Copy every entry verbatim and skip the pictures.

⟨

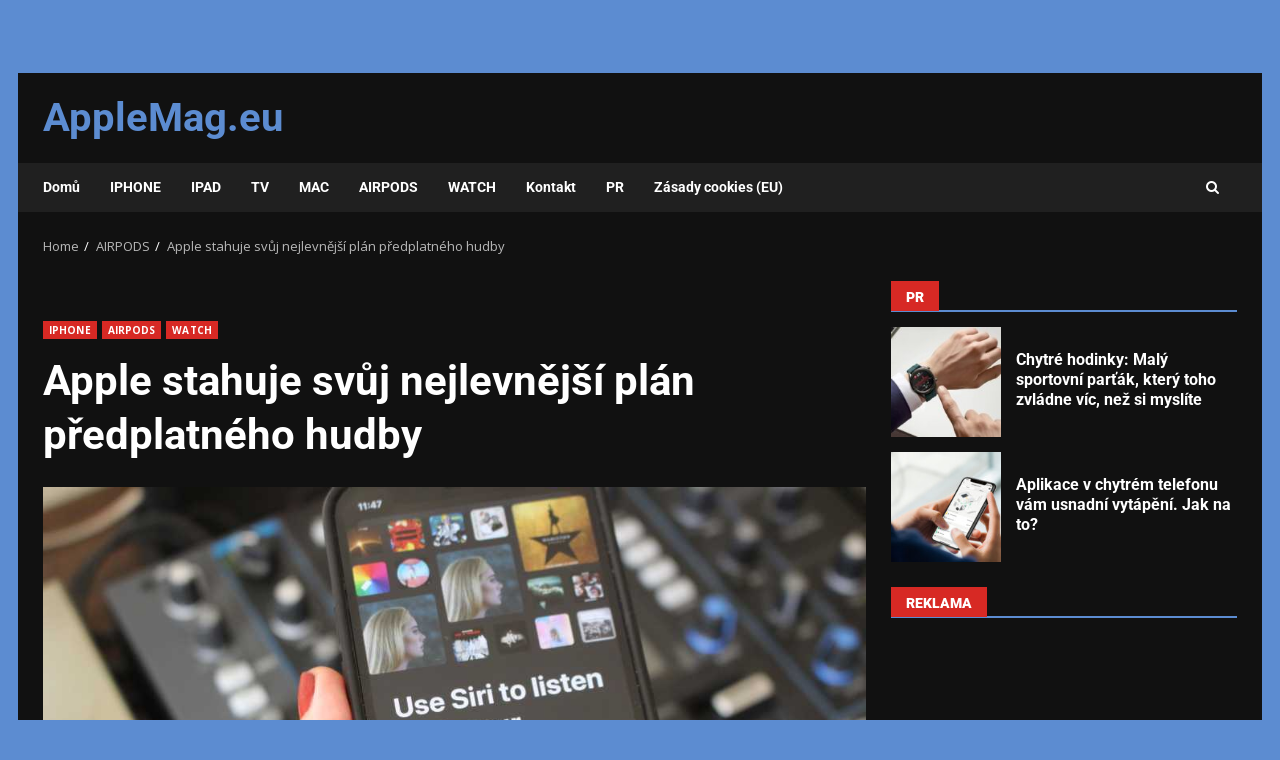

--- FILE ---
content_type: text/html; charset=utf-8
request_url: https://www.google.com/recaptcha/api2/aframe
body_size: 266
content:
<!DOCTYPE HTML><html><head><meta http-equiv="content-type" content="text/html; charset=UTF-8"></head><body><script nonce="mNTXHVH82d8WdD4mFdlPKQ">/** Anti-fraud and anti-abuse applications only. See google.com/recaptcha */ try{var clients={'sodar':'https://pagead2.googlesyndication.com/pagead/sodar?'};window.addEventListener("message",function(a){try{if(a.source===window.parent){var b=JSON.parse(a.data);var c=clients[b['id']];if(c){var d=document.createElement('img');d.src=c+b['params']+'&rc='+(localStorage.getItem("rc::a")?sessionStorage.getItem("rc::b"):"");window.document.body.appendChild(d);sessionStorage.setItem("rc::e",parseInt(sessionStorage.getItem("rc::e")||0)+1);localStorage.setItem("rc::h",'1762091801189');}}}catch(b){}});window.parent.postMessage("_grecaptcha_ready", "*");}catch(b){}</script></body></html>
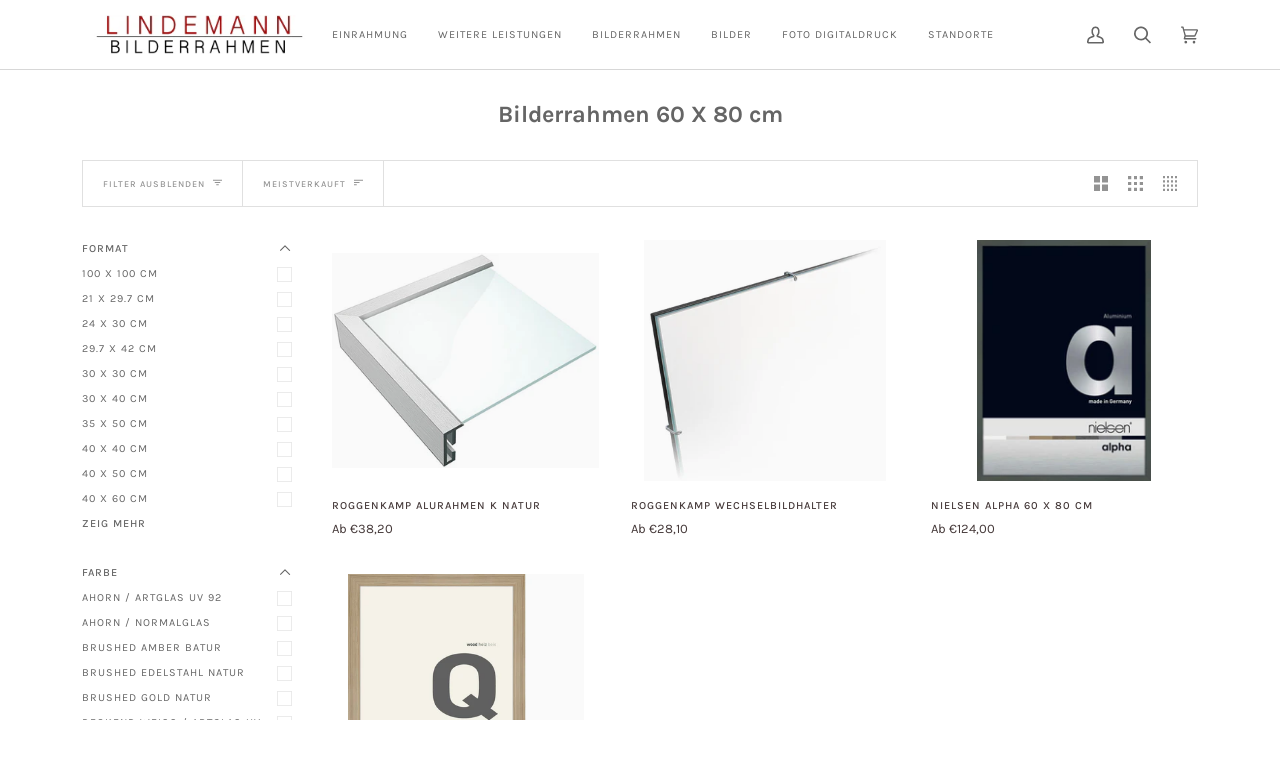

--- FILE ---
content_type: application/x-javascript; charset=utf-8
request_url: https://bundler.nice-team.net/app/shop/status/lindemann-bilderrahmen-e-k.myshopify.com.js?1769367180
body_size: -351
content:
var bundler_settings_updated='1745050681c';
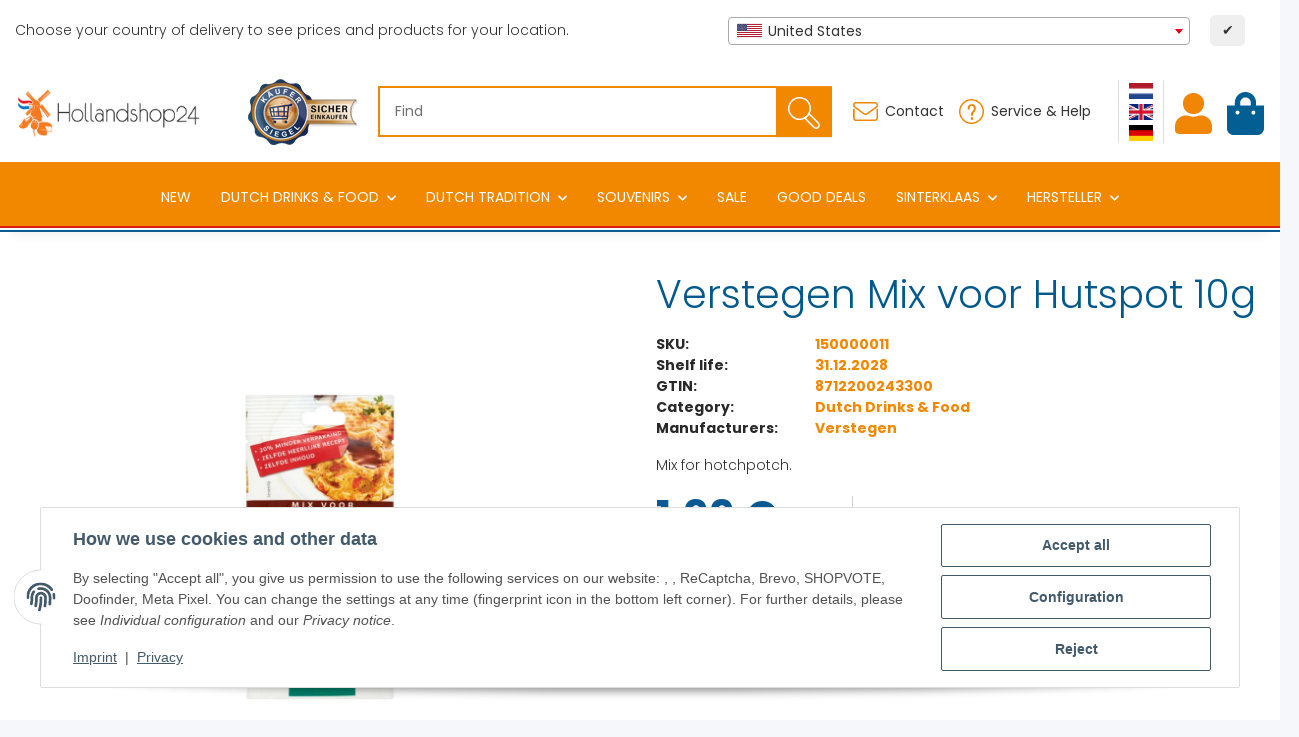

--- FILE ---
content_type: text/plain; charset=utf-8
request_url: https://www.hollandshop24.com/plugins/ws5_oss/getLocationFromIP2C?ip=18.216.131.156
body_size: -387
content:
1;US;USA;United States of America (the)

⟩

* Output for this exercise
--- FILE ---
content_type: text/html; charset=utf-8
request_url: https://www.google.com/recaptcha/api2/aframe
body_size: 266
content:
<!DOCTYPE HTML><html><head><meta http-equiv="content-type" content="text/html; charset=UTF-8"></head><body><script nonce="mNTXHVH82d8WdD4mFdlPKQ">/** Anti-fraud and anti-abuse applications only. See google.com/recaptcha */ try{var clients={'sodar':'https://pagead2.googlesyndication.com/pagead/sodar?'};window.addEventListener("message",function(a){try{if(a.source===window.parent){var b=JSON.parse(a.data);var c=clients[b['id']];if(c){var d=document.createElement('img');d.src=c+b['params']+'&rc='+(localStorage.getItem("rc::a")?sessionStorage.getItem("rc::b"):"");window.document.body.appendChild(d);sessionStorage.setItem("rc::e",parseInt(sessionStorage.getItem("rc::e")||0)+1);localStorage.setItem("rc::h",'1762091801189');}}}catch(b){}});window.parent.postMessage("_grecaptcha_ready", "*");}catch(b){}</script></body></html>

--- FILE ---
content_type: application/x-javascript; charset=utf-8
request_url: https://bundler.nice-team.net/app/shop/status/lindemann-bilderrahmen-e-k.myshopify.com.js?1769367180
body_size: -351
content:
var bundler_settings_updated='1745050681c';

--- FILE ---
content_type: text/plain; charset=utf-8
request_url: https://www.hollandshop24.com/plugins/ws5_oss/getLocationFromIP2C?ip=18.216.131.156
body_size: -387
content:
1;US;USA;United States of America (the)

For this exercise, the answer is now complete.